▸ **分析用の文章**:
そのヨウ素剤はどこで手にはいるのだろう?と思われる方も多いでしょう。

> Q4)ヨウ素剤はどこでくばるの?

> A: ヨウ素剤は各避難所などで配られます。> 注ー1:配る場所は地方によって事情が異なりますから、一様ではない可能性があります。普段から保健所などに問い合わせておくと良いでしょう。> 注ー2:平常時に、あらかじめ各家庭に配ることはしないと決められました。しかし、これはまだ検討の余地があるそうですから、自治体などで交渉してみるとよいでしょう。

とのことです。一般家庭で簡単に入手できないとしたら、それ以外で「良いヨウ素」を摂取するには? ということで、ヨウ素の豊富な海藻類に注目が集まっているのです。

また、「昆布やワカメもなければ、うがい薬であるイソジンを飲めばいい」という話も聞きます。「何もなければゼロよりマシ」という最後の手段とはいえ、これについては医師や当局筋では禁止論が強いようです。

たとえば、厚労省のウェブサイトにはこのように明記してあります。

●厚労省「ヨウ素を含む消毒液などを飲んではいけません」
http://www.mhlw.go.jp/stf/houdou/2r98520000014rmq.html

> 放射線被曝の予防や治療のために、ヨウ素を含む消毒剤を飲んではいけません。
> インターネット等に流れている根拠のない情報に注意してください。詳しくは放
> 射線医学研究所HPをご覧ください。
>
>  放射線医学総合研究所
>  http://www.nirs.go.jp/index.shtml>
 → http://www.nirs.go.jp/data/youso-1.pdf

あるMLでこういったことをやりとりしていたことをきっかけに、大学病院のお医者さんから詳しくわかりやすく教えてもらうことができました。許可を得ましたので、ご紹介します。

〜〜〜〜〜〜〜〜〜〜〜〜〜ここから引用〜〜〜〜〜〜〜〜〜〜〜〜〜〜〜〜〜

(1)急性障害を防ぐためには?

急性障害を防ぐためには、とにかく、放射能を遮ること(マスクは市販のものだと10枚以上重ねた方がいいらしいです)、身体についたものは、洗い流すことです。

(2)ヨードの摂取について(晩発障害のうちの甲状腺がん予防)

問題となっている、ヨードの摂取ですが、これを取る目的は、「甲状腺が無害なヨードで満たされていれば、放射性ヨードが体内に入っても甲状腺に蓄積しづらくなる」ことを狙っています。

晩発障害は、甲状腺がんだけではないので、ヨードを取れば安心といったものではありませんが、チェルノブイリでの経験から、この予防法はよく知られるようになりました。

一番確実なのは、ヨウ化カリウム錠(溶けにくいので、粉末にしたほうが良い)。成人の場合、50mg〜100mgを、被ばく前あるいは直後に服用。半減期8日なので、2週間くらいは予防効果があると考えてよいと思います。

「ヨウ化カリウム服用:被ばくした場合、何日続けるべきか?」

▸ **読解の応用**:
#1 ヨウ素剤についての文章で「一番確実なのは」で始まる段落を、主な事実を残して箇条書きに直してください。
#2 ヨウ素剤についての文章から、次の問いに答えてください。
(a) ヨウ素剤はどこで配られるとされていますか。
(b) 厚労省は、放射線被曝の予防や治療のために何をしてはいけないとしていますか。
(c) 市販のマスクは何枚以上重ねたほうがいいらしいとされていますか。
#3 ヨウ素剤についての文章を、最後の一文の後から引き継いで書き進めてください。

▸ **提供データ**:
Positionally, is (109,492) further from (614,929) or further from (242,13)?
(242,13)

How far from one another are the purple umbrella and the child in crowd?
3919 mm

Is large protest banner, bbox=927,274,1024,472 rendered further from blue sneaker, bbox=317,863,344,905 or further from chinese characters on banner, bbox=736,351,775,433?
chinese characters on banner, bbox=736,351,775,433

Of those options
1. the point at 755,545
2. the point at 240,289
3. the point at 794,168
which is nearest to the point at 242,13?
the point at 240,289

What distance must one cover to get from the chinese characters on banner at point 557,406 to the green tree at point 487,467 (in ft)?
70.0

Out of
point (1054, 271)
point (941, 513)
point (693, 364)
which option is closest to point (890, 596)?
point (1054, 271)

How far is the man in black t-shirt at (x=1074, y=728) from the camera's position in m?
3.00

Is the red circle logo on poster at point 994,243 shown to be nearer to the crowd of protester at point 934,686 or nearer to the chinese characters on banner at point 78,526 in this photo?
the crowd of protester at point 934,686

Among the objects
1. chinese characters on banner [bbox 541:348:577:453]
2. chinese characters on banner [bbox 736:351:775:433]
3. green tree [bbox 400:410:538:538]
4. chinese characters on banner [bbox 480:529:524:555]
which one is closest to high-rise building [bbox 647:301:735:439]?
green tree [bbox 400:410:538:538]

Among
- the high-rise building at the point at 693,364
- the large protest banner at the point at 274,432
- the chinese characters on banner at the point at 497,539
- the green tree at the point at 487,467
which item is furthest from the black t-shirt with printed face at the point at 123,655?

▸ **課題の解答**:
#1
- 最も確実なのはヨウ化カリウム錠で、溶けにくいため粉末にしたほうが良い。
- 成人は50mg〜100mgを、被ばく前あるいは直後に服用する。
- 半減期は8日なので、2週間くらいは予防効果があると考えてよい。

#2
(a) 各避難所など。
(b) ヨウ素を含む消毒剤を飲むこと。
(c) 10枚以上。

#3
……ヨウ化カリウムの半減期(効き目が続く期間みたいなもの) 8日……ヨードの尿中に排泄速度(造影剤ヨードの場合) 1日以内に90%

以上より、予防には、ヨウ化カリウム:50〜100mg一回服用(大人)、被ばくした場合は、量に余裕があれば、50mg一日一回を数日間服用するのが、副作用のないヒトの場合、良いのではないかと思います。

但し、ヨウ化カリウムは、100キロ圏内の、備蓄の少ない被災地で優先的に使えるようにしたほうが良いと思っています(本来、行政が備蓄しているはずのものなので(原発設置地区なら、尚更しているはず)、避難された方に配られて当然のものです)。

(3)ヨウ化カリウム服用の副作用について

中毒症状:島根原発における過去の事故の対策では、「ヨウ化カリウムは14日服用、一日に150mg以上飲まないこと」となっていました。

その他の、副作用とは、薬への過敏症、甲状腺機能障害などです(ヨーチンやイソジンで、皮膚に症状が出た事がある方は、絶対、ヨウ化カリウムを飲んでは駄目)。

(4)イソジンの服用は避けるべき

そういうわけもあり、イソジン服用は、10mlを毎日飲むと胃腸などの粘膜障害起きる可能性高いので、やめてもらっています(現在、明治製薬に飲用のデータの有無、問い合わせ試みておりますので、レスポンスあったらお知らせ致します)。

(5)海藻類(昆布など)によるヨードの摂取について

昆布などは、効き目がないと、国は言っていますが、甲状腺の検査の時に、一週間くらいは海藻類を控えてもらう(海藻のヨードで検査に影響が出ないように)事を考えると、明らかに被災地で被ばくをした場合以外は、この方法が一番現実的ではないかと思います。

海藻類は、いくら多量に食べても、2〜3mg程度しか蓄積しないので、被ばくしてしまった際には不十分ですが、微量放射線対策には、ある程度有効なのではないかと思います(あくまで、私見です)。その際も、取り過ぎると、腹部症状など出ますし、沢山食べて確実というものでは、ありませんので、一日一杯の昆布だし食品+α(日本人が通常食べてきた量)で対処するのが現実的と思います。

昨日のメールでちょっと触れた、甲状腺検査一週間前禁止食品添付致します。最近は、インスタント食品、スポーツ飲料などにも添加物として、わけのわからん昆布だし入っているようで(微量ですが)これも、問題ですね。

<甲状腺検査一週間前・絶対禁止品目>ヨード含量が極めて多いため、検査に支障をきたすため、1週間前から摂取が禁止されている品目。1.海藻類(コンブ、ワカメ、海苔、ヒジキ、モズク、テングサ)2.昆布加工品(おぼろこんぶ、とろろこんぶ、昆布茶)3.コンブだしおよび風味調味料*24.昆布エキス含有食品5.ヨード卵

以上は、3月15日時点でのものです。訂正すべき新たな情報や、私の見解ミスがあった場合は、直ぐに連絡するように致します。

また、ご連絡をいただく場合は、病院ではなく、私の個人メールアドレス宛でお願いします。

安藤恵子(東京医科大学病院内 血液内科)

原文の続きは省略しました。